Colin Murray is a Professor of Law at Newcastle University.  Anurag Deb is a PhD candidate at Queen’s University Belfast and a Legal Executive at KRW Law.

If there is one thing over which the UK Government can give itself a pat on the back in Northern Ireland, it is the bringing together of our fragmented and polarised political spectrum in vehement opposition to the heavy-handed imposition of a swingeing Budget and for the passing of the Northern Ireland Troubles (Legacy and Reconciliation) Act 2023. On 26 September, Professor Brice Dickson defended the Act and what it aims to achieve. This is a significant intervention, given who Dickson is (a former Chief Commissioner of the NI Human Rights Commission and member of the Policing Board) and his considerable contribution in the field of human rights in Northern Ireland (both its practice and its scholarship) for decades. His arguments, therefore, need to be scrutinised with care and respect. And, after such scrutiny, the Legacy Act still emerges as a deeply flawed statute.

Dickson makes three main arguments in his piece. First, he looks at the outcry against effective amnesties under the Legacy Act and recalls ‘we have been here before’, referencing legal provisions on early release from prison for Troubles-related offences, laws around the provision of information on victims who had been ‘disappeared’, laws around arms decommissioning and the ‘on the run’ letters. Let’s consider each of these pre-existing arrangements in turn.

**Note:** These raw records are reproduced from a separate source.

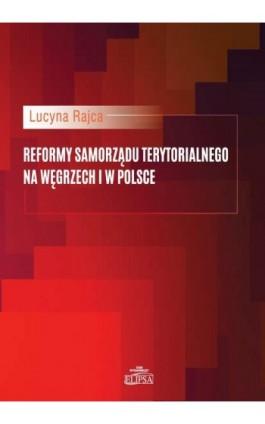 Reformy samorządu terytorialnego na Węgrzech i w Polsce - Lucyna Rajca - Ebook - 978-83-8017-279-1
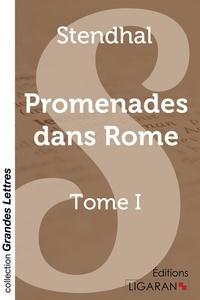 Stendhal - Promenades dans Rome - Tome I.
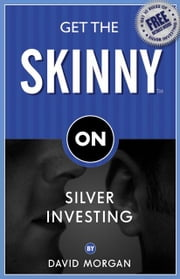 Get The Skinny on Silver Investing ebook by Morgan, David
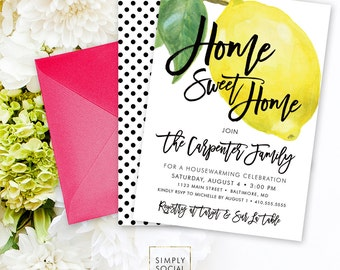 Lemon Housewarming Party Invitation - Fresh Lemon with Black and White Polka Dots Modern Calligraphy Printable Home Sweet Home New Home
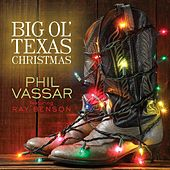 Play & Download Big Ole Texas Christmas (feat. Ray Benson) - Single by Phil Vassar | Napster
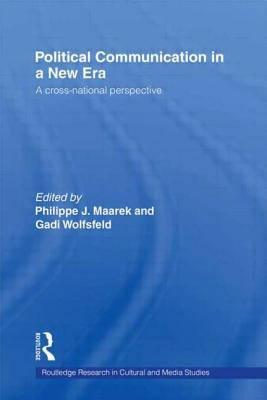 Political Communication in a New Era - Wolfsfeld, Gadi (Editor), and Maarek, Philippe (Editor)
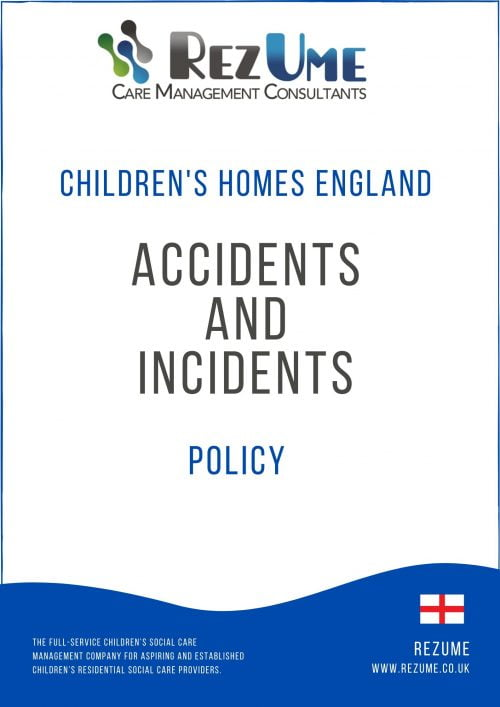 Children's homes accident and incident policy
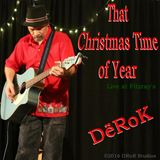 The Greatest Christmas Show on Air - 12/25/2017 - Ep 135 The DeRoK and RoLL Radio Road Show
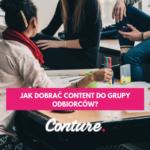 Jak dobrać content do grupy odbiorców?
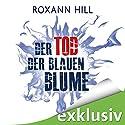 Der Tod der blauen Blume Hörbuch von Roxann Hill Gesprochen von: Carolin Sophie Göbel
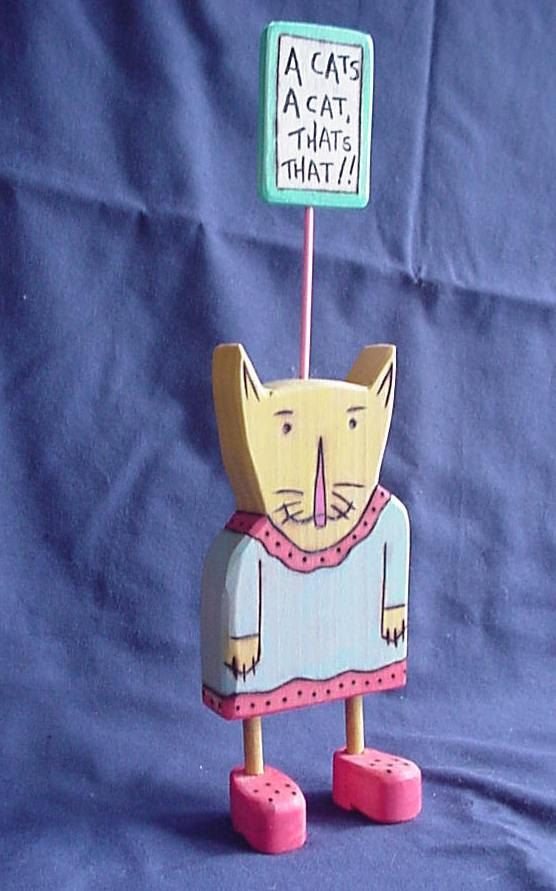 Pet CAT LOVE A Cat's A Cat and That's That Kitten Animal Sign...Outsider Folk Art WILLARDJ...M2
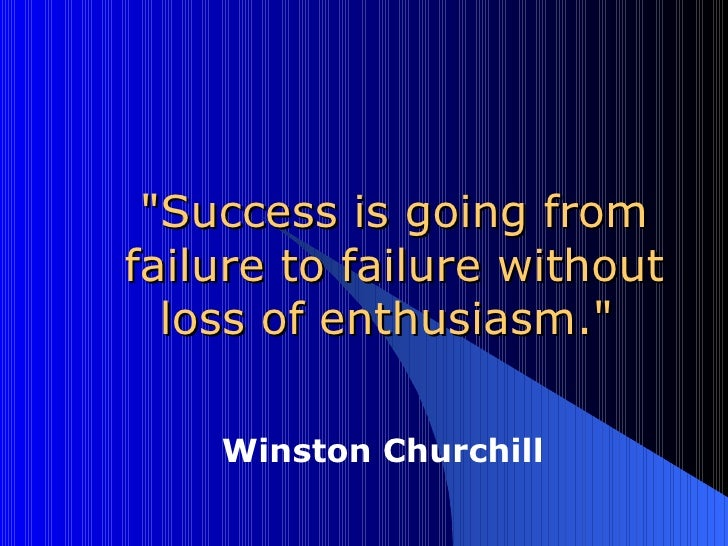 """""""Success is going from failure to failure without loss of enthusiasm.""""  Winston Churchill"""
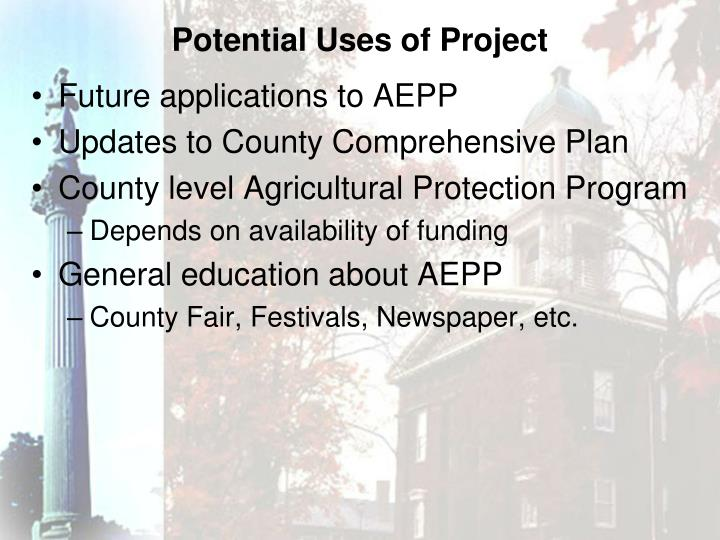 Potential Uses of Project
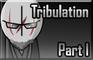 Madness Tribulation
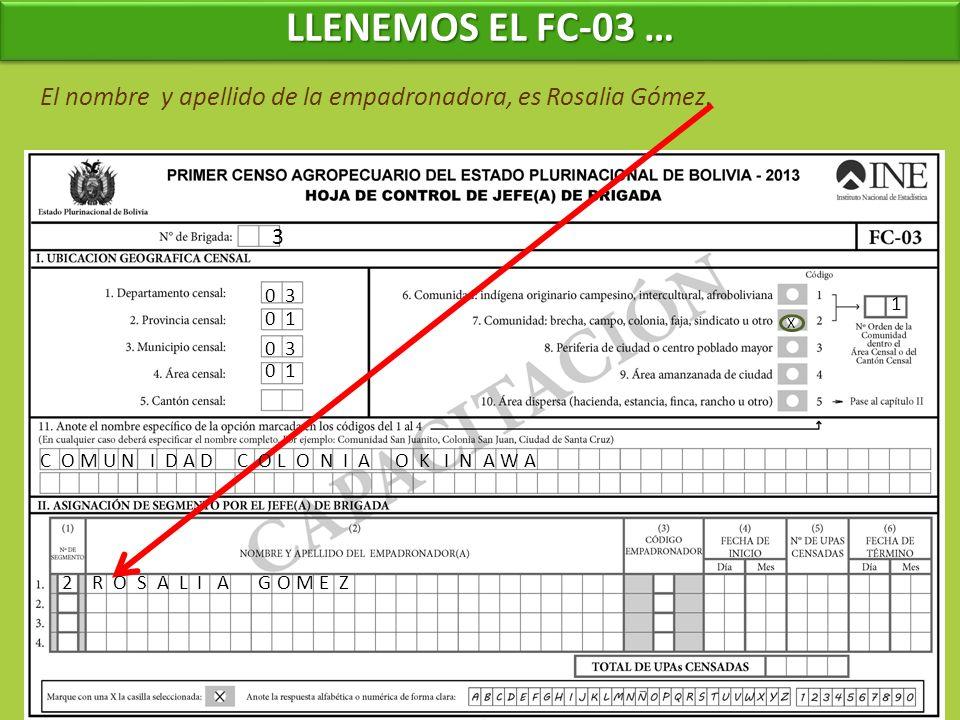 LLENEMOS EL FC-03 … El nombre y apellido de la empadronadora, es Rosalia Gómez. 3. 0 3. 1. 0 1.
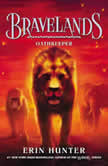 Bravelands #6: Oathkeeper, Erin Hunter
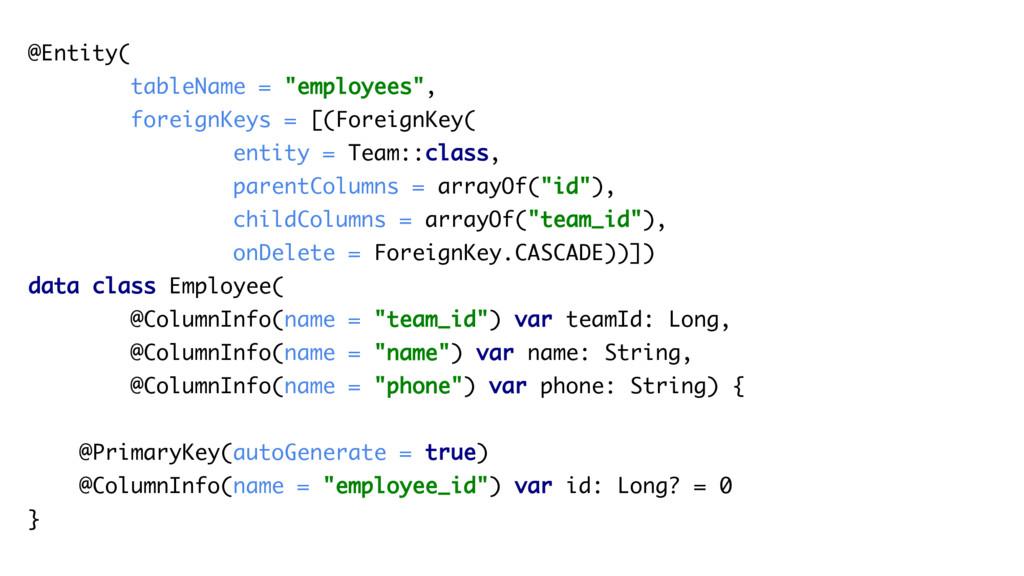 "@Entity( tableName = ""employees"", foreignKeys =..."
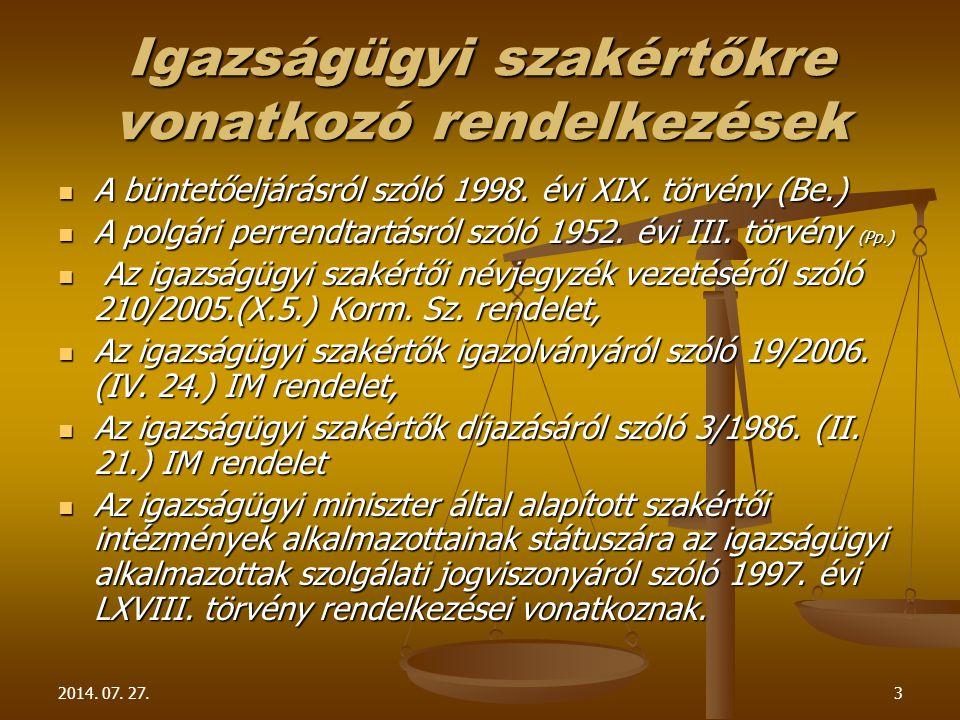 2014. 07. 27.3 Igazságügyi szakértőkre vonatkozó rendelkezések A büntetőeljárásról szóló 1998. évi XIX. törvény (Be.) A büntetőeljárásról szóló 1998.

On the early release scheme, our starting point is that early release from prison is not functionally or conceptually the same as being entitled to avoid the operation of the criminal justice system altogether. An obvious difference is that the early release scheme is a reduction in the custodial part of sentences. An offender is still able to be investigated, charged, tried and convicted beyond reasonable doubt. The Legacy Act by contrast suppresses all of these processes, if the person concerned provides relevant information (to the best of their knowledge and belief) to the Independent Commission for Reconciliation and Information Recovery (ICRIR) – the body established under the Act for dealing with reviews of conflict-related deaths and other harmful conduct. Early release declarations may be revoked in some circumstances; by contrast, a true immunity from prosecution is not easily revocable, at least not without considerable political and legal cost, because of what such immunity represents. The loss of personal liberty is among the harshest consequences the law can impose. Thus, when a legal entitlement is put in place allowing some individuals to avoid not just prison, but the entire process which might lead to it, this arrangement will be carefully guarded by everyone who benefits from it. Even if a future government seeks to repeal the Legacy Act (as the Labour party have pledged to) such rights, once generated and relied upon, are almost impossible to remove once operative.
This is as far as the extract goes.